There may be even others but those are the two most popular.

We'll go back and forth KDC, KMC.

The idea is at some central authority,

a key authority is providing the keys to the participant,

is literally dropping the keys into their encryption-decryption function.

And you can see Alice provides plain text to the encryption.

It then gets decrypted,

it's now ciphertext over a network where it's received by the decryption function Bob,

decrypts it and then produced as plain text,

and we have our three zones, so to speak.

Client zone, it's plain text, Network zone,

it's ciphertext, Server zone,

it's plain text, right?

Remember, we did some of this in prior videos that securID.

I had you crypto-analyzing stuff.

So, you've already got the basics here but there's

two properties that are awesome with respect to conventional cryptography.

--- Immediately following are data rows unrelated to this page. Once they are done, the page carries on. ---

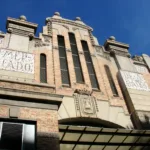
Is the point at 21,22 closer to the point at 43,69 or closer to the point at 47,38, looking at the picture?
the point at 47,38

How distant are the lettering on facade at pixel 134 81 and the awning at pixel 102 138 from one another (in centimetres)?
326

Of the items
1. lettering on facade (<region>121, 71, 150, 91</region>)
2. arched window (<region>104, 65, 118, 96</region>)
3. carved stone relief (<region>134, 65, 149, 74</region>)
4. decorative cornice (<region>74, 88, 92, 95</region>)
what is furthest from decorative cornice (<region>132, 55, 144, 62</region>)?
decorative cornice (<region>74, 88, 92, 95</region>)

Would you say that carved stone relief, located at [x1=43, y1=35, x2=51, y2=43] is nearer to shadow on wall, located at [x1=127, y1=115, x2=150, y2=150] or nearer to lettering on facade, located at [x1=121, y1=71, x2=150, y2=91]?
lettering on facade, located at [x1=121, y1=71, x2=150, y2=91]

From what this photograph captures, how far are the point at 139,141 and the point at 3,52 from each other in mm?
7677

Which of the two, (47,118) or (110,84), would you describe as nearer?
(47,118)

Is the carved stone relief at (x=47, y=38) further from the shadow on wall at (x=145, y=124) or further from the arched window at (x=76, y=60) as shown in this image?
the shadow on wall at (x=145, y=124)

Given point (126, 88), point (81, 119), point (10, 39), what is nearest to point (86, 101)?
point (81, 119)

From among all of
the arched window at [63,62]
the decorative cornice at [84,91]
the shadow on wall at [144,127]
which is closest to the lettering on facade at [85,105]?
the decorative cornice at [84,91]

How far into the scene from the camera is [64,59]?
45.1 feet

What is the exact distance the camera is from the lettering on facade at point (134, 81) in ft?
44.7

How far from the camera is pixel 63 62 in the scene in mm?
13531

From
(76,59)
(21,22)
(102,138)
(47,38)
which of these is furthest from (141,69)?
(21,22)

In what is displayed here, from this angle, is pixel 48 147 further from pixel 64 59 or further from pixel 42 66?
pixel 64 59

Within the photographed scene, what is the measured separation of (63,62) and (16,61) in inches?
108
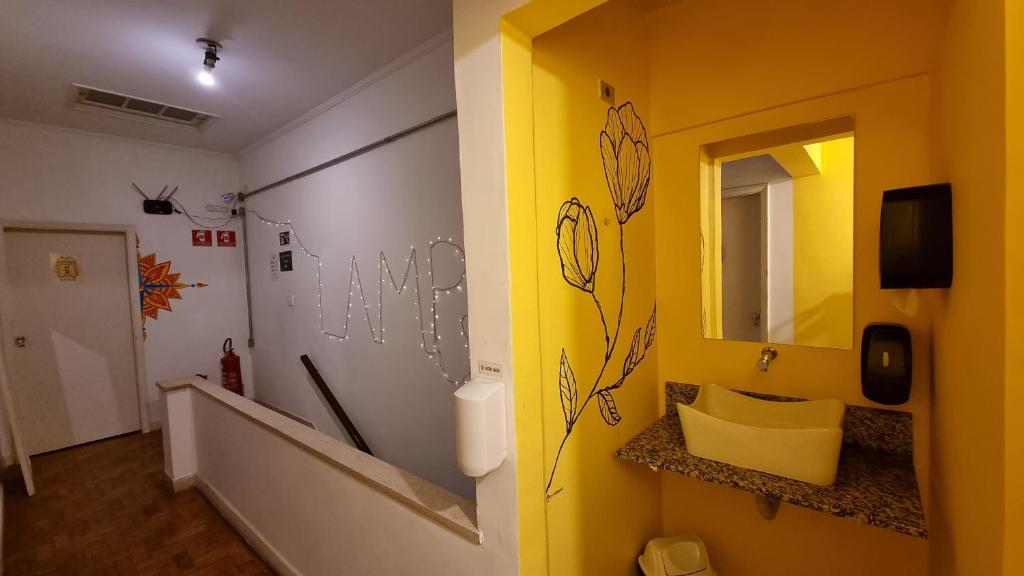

The first is that if Eve is sitting there watching the stuff,

she can't read the cipher text on the network.

Now remember, we said so maybe she goes over to the client,

that's a different problem,

that's a different cyber security issue.

For cryptography, worry about the network and things being encrypted.

And yes, you can use encryption certainly at last on a network but for now,

we're just assuming the cryptography in the network.

Secrecy is one property that we have where Eve can't read the stuff.

The second is that Alice can technically authenticate to Bob.

Bob says, Hey, who are you,

and she encrypts using a shared key and

Bob decrypts it and it makes sense and we'll see what makes

sense is how that's implemented in the context of digital signature in a little bit.

But the idea is that Bob can make sense of that,

he can conclude that it must have come from Alice

or that it may have come from the key distribution or key management center too, right?

So, in a court of law,

be a little careful because if Bob presents evidence to a judge and says,

Hey, look, I got this thing from Alice that says, hey Bob,

you're a big dummy and got me all upset and I'm suing Alice.

The judge would say, well,

it's possible that could have come from Alice,

you're right, or it could have come from the key distribution center or you,

Bob, could have created it.

The legal issues are kind of interesting here.

But for Bob, Bob can confidently state that if

he interrogates Alice and gets something back that's been encrypted properly with key,

K, which is shared between Alice and Bob, then they have authentication.

Those kind of rock.

And what we're going to want to do as we

study conventional cryptography is to make sure that we

don't lose those properties as we mess around

with this and try different types of implementations.

With that, I'm going to leave you.

We'll come back and we're going to do some more kind of

more interesting stuff with conventional encryption. I'll see you on the next video.